The flurry of recent M&A deals in Silicon Valley, while attention-grabbing, is being seen by some entrepreneurs and venture capital investors as a sign portending trouble.
"There is so much money chasing early stage deals that bad news is around the corner," said Jeff Clavier, managing partner at SoftTech VC—though he expects the fallout to be limited to wealthy people and funds, at least at first.
Patrick Freuler, a former private equity investor turned CEO of start-up Audicus.com in New York City, agrees. "The danger is more when these valuations become the norm across the board and not just a subset of the tech world, and the next couple of months will show if we're headed in that direction," he said.
Whether or not the rest of the world heads in that direction, M&A in the tech sector has been on a tear.
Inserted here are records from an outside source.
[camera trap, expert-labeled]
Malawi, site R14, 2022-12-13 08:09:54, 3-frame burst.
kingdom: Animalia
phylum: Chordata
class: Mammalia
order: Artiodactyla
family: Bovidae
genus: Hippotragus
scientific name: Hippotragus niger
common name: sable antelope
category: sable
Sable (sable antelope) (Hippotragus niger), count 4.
According to Thomson Reuters, Facebook's $2 billion Oculus acquisition pushes tech M&A to its highest annual start since 2000—$70.1 billion during the first quarter in 2014, which is up a whopping 101 percent from the same period last year. (Facebook's eye-popping $19 billion purchase of What's App is the biggest tech deal so far this year.)
Not everyone thinks the buying frenzy is necessarily bad. Kulveer Taggar, CEO of Agent, a mobile app start-up, says massive start-up purchases by Google, Facebook and others are an indication that big tech knows how it needs to stay competitive—and buying start-ups can help achieve that.
"The big guys realize that new, multibillion-dollar markets can emerge and be won in the space of a few years. So they have to be quick, and very strategic with what they buy. A key acquisition may save them billions," said Taggar.